06 Jun
06Jun

ENVOYÉ SPÉCIAL À ABIDJAN – Œuvre difficile à classer, Murer la peur n’est ni une conférence-performance, ni une pièce à thèse, ni un concert. Le spectacle signé du Suisse Patrick Mohr s’installe précisément là où le théâtre se souvient de sa fonction politique et critique. Le point de départ est singulier. Il s’agit d’un texte de l’écrivain mozambicain Mia Couto, auteur de Terre somnambule. Ce texte, initialement conçu pour une conférence sur le désarmement à Estoril en 2011, se trouve ici arraché à sa vocation discursive pour être confié à des corps, des voix et des rythmes. Ce déplacement de genre constitue le premier geste politique du spectacle, et sans doute le plus décisif. À cette matière textuelle s’accumule une pléiade de palimpsestes et de références intellectuelles. Cinq comédiennes, musiciennes et danseuses accompagnées de trois musiciens brouillent constamment les frontières entre les disciplines. Le pari était risqué, mais il est tenu.
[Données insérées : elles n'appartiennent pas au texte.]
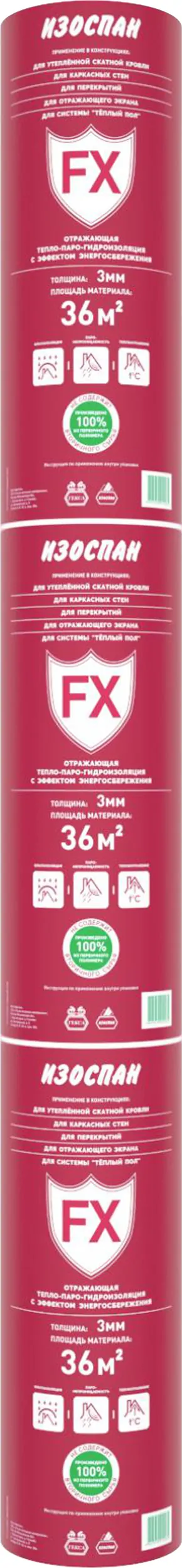 Тепло-паро-гидроизоляция Изоспан FX отражающая 2мм (36м2)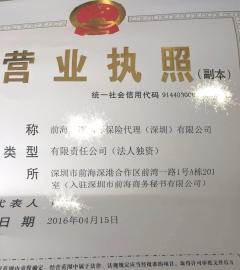 开房产代理公司怎么赚钱（房产代理公司需要什么资质）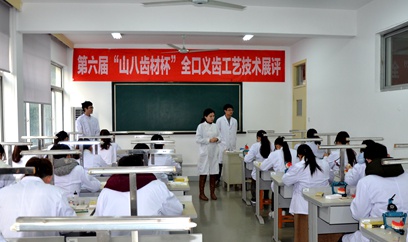 苏州6.jpg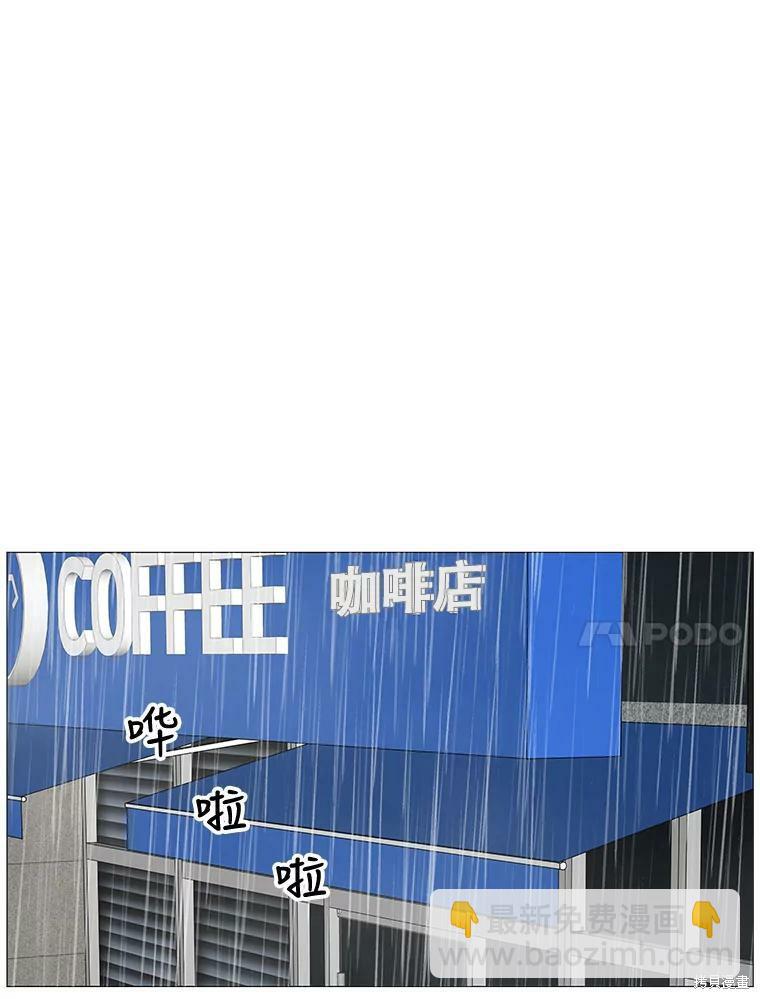 第14话33
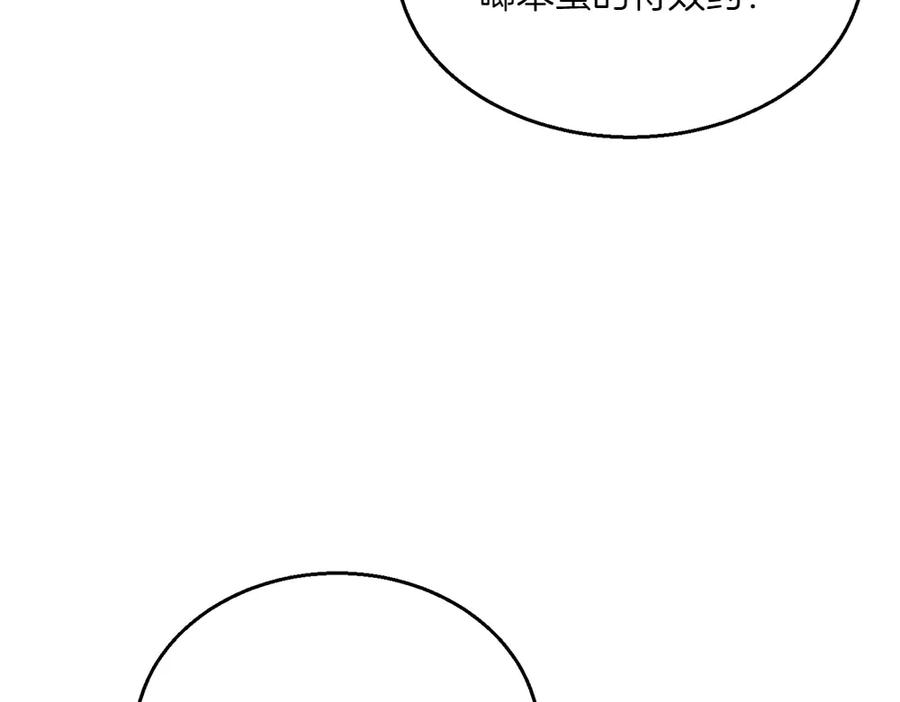 第260页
Sur le plateau, la narration linéaire s’efface au profit de l’accumulation et du martèlement. Le mot « signalé » revient comme un coup de poing régulier. Il cherche moins à signifier quelque chose qu’à installer une atmosphère lourde, celle d’un monde où les alertes se succèdent sans jamais être entendues. Ce choix esthétique n’est pas sans évoquer Antonin Artaud (poète, romancier, acteur, dessinateur et théoricien du théâtre français), notamment sa vision de la parole comme un acte pur et physique. La scénographie fait écho à cette saturation. La musique live et la physicalité des comédiennes créent une tension constante, transformant la salle en une caisse de résonance des crises contemporaines. Cette polyphonie mondiale, des mouvements environnementaux aux scènes africaines, dit quelque chose de l’universalité des catastrophes annoncées. En installant cette urgence dans une pièce sur le désarmement, le metteur en scène étend son geste pour signifier que la violence économique est une violence au même titre que la guerre.